1. Apparatus for providing a metered length of adhesive bearing strip, from a supply roll of adhesive bearing strip, to a mechanism for fixing the metered length of adhesive bearing strip to an edge of a stack of sheets, comprising:

a. a first roller rotatably coupled to the mechanism;

b. a second roller coupled by a one-way clutch to a shaft rotatably coupled to the mechanism, the adhesive bearing strip being engagable with a nip provided by the first and second rollers;

c. abutment means for limiting rotation of the shaft from a start-of-feed position to a direction which causes engagement with the one-way clutch;

d. drive means for rotating the shaft to drive the second rollers a predetermined amount, thereby providing the metered length of adhesive bearing strip when said strip is loaded in the nip;

e. spring means responsive to the drive means for rotating the shaft in the opposite direction after the roller has been driven said predetermined amount; and

f. means for applying a torque, to prevent the shaft from reversing its direction, when the spring induced motion is limited by the abutment means.

2. Apparatus as defined in claim 1 wherein said means for applying a torque includes means frictionally coupled to the shaft.

3. Apparatus as defined in claim 2 wherein said means frictionally coupled to the shaft include: a member rotatably mounted on the shaft, said member having a hole communicating with the shaft; a plug slidably mounted in the hole; and means for biasing the plug against the shaft.

4. Apparatus as defined in claim 3 wherein said hole includes a threaded section and wherein said means for biasing the plug include a spring and a threaded member engated with the threaded section for compressing the spring against the plug, thereby creating frictional engagement between the plug and shaft.

5. Apparatus as defined in claim 4 wherein said member is a disc; wherein the axis of said hole extends radially away from the shaft; and wherein the plug, the spring and the threaded member are aligned with said axis.

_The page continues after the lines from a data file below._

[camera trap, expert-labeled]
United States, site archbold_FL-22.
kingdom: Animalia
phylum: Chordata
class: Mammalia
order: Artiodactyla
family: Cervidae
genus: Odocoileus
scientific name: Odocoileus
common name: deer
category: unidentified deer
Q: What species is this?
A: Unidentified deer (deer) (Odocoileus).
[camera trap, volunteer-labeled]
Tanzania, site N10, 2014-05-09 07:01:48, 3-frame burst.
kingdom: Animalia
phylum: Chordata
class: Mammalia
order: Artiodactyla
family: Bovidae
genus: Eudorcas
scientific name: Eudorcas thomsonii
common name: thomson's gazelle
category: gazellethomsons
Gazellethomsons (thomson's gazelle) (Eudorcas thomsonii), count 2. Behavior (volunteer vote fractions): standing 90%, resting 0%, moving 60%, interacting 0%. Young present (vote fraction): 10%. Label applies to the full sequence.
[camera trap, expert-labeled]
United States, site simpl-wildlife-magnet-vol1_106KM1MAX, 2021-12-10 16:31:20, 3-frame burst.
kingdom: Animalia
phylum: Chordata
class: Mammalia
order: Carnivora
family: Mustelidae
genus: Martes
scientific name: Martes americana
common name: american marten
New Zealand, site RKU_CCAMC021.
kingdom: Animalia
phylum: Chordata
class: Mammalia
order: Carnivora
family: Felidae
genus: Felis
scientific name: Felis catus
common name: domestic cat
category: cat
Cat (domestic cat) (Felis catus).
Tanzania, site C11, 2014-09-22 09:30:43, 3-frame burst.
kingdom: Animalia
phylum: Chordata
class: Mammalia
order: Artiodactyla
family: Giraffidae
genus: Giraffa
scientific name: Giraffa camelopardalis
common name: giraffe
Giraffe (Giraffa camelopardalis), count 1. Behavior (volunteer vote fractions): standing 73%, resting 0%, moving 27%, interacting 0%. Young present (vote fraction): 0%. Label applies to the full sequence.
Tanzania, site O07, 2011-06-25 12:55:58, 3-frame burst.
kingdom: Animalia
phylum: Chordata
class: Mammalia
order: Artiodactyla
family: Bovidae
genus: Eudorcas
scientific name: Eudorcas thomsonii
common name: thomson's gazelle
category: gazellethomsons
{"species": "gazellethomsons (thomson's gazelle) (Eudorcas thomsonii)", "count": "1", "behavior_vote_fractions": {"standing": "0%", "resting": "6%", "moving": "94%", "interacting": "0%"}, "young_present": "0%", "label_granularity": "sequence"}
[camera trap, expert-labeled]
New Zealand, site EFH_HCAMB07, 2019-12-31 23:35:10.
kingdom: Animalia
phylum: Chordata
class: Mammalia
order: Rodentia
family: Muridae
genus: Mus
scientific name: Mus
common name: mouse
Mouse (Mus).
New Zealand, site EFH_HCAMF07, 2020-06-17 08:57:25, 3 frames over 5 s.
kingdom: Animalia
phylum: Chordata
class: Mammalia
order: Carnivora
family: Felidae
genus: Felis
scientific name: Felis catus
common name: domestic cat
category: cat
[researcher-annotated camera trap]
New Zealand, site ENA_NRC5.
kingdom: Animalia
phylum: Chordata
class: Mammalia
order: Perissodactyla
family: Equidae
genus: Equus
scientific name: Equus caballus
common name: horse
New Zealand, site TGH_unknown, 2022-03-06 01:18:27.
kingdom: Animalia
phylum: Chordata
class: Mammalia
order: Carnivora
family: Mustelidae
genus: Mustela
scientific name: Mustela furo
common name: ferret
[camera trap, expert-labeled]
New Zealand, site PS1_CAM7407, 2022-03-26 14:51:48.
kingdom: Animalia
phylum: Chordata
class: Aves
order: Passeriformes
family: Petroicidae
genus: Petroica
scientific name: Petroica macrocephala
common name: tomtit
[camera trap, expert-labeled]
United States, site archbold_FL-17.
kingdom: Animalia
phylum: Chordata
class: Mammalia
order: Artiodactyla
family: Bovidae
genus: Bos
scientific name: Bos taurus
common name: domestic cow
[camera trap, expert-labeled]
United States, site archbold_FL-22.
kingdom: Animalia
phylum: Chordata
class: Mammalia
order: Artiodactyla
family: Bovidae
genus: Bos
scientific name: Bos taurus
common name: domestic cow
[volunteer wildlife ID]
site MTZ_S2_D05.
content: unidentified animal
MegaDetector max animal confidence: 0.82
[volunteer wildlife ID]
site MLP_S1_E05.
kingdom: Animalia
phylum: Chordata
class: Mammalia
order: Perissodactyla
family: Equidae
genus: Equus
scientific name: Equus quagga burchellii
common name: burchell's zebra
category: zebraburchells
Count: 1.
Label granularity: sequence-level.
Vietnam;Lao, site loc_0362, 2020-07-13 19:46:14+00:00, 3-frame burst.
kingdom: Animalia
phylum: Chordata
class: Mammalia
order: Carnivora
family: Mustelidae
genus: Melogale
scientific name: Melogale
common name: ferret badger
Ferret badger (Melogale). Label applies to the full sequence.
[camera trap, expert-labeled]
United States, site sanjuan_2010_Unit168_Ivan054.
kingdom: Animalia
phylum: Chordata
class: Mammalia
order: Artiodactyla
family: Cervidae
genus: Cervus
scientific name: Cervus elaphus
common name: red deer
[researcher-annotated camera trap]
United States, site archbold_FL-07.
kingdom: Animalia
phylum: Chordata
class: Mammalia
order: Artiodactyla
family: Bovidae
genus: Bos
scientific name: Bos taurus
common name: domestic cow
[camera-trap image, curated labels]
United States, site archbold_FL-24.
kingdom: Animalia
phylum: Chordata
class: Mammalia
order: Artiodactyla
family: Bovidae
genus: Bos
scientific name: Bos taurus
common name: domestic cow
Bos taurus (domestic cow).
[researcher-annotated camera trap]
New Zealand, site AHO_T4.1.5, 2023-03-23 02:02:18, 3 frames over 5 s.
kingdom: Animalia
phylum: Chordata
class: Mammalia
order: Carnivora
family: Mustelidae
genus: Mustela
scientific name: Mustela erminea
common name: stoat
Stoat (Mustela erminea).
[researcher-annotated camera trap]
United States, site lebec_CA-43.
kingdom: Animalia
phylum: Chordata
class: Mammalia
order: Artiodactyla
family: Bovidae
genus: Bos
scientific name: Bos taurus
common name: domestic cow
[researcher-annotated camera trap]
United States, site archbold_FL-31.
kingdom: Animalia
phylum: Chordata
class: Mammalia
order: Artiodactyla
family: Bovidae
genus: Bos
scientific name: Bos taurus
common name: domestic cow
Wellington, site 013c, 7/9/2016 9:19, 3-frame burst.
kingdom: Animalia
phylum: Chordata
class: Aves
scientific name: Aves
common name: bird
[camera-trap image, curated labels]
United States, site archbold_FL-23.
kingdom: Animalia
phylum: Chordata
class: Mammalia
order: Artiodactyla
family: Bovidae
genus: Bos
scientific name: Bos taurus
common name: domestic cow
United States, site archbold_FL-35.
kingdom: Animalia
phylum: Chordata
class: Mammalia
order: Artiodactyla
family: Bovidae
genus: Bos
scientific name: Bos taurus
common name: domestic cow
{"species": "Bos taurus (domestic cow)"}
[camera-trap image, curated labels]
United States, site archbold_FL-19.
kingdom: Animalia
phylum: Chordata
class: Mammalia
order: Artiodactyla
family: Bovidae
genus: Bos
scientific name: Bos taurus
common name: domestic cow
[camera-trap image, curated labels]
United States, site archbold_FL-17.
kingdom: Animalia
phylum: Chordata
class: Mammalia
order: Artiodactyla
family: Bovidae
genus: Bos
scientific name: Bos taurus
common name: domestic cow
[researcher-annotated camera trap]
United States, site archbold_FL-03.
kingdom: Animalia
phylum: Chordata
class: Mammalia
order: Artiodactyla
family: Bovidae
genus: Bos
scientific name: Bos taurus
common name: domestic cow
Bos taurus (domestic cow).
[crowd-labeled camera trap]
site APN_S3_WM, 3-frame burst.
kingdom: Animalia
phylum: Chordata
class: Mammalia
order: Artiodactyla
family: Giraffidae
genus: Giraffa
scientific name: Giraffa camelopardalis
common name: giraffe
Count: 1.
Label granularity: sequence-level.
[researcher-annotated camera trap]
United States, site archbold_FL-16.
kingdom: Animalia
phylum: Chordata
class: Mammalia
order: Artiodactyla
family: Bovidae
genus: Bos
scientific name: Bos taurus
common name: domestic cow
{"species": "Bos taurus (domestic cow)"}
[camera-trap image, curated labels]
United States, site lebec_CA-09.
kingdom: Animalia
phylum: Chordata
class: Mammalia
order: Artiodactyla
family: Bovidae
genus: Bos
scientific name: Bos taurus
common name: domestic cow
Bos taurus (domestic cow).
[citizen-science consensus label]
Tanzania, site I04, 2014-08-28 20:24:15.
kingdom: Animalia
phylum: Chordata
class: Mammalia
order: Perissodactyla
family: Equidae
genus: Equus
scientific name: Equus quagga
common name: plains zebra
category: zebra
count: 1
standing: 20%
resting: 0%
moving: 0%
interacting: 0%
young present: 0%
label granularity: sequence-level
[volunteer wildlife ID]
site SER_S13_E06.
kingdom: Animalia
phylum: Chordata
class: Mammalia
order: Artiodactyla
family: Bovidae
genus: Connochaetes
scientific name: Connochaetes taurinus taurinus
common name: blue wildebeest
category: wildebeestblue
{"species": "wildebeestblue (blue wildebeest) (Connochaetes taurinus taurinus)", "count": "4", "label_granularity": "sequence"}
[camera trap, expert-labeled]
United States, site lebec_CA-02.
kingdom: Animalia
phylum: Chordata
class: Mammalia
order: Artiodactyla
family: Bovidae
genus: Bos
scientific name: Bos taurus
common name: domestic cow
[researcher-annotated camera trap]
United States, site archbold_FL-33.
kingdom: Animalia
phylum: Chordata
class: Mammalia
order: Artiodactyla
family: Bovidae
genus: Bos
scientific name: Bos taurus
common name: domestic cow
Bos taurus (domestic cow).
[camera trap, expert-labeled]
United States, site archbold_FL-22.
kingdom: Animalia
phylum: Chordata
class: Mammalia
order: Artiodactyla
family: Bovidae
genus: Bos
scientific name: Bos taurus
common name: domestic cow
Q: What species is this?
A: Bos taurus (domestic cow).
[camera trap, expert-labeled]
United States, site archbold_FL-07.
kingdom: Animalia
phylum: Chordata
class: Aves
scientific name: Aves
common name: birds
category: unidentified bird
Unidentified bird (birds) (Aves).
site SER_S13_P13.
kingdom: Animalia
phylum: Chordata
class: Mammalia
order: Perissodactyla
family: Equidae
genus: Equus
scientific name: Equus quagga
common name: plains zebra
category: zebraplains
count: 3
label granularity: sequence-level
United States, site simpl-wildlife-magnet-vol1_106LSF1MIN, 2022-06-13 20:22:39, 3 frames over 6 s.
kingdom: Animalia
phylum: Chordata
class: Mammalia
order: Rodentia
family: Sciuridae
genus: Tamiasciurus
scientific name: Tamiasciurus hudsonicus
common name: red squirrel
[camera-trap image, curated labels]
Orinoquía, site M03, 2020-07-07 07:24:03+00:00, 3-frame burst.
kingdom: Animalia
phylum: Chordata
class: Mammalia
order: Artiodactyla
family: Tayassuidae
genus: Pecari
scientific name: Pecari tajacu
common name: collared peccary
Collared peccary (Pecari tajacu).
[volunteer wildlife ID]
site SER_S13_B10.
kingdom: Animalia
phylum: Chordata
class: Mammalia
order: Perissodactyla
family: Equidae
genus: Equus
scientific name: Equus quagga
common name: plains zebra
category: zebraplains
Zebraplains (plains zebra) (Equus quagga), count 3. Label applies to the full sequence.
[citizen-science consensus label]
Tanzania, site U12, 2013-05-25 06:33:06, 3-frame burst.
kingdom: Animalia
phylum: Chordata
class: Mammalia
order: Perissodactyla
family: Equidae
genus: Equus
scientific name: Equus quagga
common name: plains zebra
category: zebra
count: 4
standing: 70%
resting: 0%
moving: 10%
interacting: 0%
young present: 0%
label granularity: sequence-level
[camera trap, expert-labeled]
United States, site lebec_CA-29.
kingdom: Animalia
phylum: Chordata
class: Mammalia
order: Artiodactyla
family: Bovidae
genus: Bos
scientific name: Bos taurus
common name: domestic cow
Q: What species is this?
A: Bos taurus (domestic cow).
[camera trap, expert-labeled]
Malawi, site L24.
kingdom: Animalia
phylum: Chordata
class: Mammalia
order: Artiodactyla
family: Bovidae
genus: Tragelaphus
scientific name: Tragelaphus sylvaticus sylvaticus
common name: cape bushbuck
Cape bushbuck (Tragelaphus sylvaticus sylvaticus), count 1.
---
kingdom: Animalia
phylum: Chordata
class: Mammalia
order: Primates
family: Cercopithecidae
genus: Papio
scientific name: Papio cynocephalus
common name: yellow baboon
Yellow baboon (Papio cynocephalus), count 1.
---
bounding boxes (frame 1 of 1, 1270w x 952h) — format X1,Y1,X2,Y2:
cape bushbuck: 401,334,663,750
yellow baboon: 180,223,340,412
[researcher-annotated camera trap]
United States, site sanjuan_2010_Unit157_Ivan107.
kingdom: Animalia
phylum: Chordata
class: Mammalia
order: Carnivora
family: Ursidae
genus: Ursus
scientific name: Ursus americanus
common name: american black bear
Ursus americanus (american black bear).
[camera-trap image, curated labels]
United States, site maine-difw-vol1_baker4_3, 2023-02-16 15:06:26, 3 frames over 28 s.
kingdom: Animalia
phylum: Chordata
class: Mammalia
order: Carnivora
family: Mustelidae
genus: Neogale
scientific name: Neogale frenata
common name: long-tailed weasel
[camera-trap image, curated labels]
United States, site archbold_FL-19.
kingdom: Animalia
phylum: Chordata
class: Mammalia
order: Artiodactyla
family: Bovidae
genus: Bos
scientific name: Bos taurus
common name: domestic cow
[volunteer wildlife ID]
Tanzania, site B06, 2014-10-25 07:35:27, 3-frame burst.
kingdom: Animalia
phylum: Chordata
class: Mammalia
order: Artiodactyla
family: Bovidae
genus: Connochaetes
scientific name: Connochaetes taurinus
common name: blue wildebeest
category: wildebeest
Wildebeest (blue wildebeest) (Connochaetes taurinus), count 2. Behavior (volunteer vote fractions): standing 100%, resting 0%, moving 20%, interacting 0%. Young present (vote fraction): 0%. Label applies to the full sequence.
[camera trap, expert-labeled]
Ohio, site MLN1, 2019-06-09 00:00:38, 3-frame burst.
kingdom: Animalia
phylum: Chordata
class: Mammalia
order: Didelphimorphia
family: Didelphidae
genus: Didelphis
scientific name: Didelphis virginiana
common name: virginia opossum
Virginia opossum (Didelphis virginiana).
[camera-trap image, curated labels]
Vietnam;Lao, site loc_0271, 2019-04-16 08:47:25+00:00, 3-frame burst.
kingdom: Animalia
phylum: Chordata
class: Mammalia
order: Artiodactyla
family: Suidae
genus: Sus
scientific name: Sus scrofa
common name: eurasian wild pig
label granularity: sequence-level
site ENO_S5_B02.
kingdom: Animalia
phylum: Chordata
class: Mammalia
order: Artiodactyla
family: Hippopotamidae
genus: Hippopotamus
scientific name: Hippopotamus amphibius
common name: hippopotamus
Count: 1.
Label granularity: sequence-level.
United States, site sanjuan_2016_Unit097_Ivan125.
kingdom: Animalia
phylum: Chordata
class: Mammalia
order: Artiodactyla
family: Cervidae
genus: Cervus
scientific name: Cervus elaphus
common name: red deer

6. Apparatus as defined in claim 4 wherein the drive means include: a driven gear coupled to the shaft; a drive gear having a projecting member; means responsive to the mechanism for engaging and driving the drive gear through a predetermined angular displacement and thereafter releasing the drive gear for return by the spring means, during which return the projecting member is brought into contact with the abutment means to limit rotation of the shaft.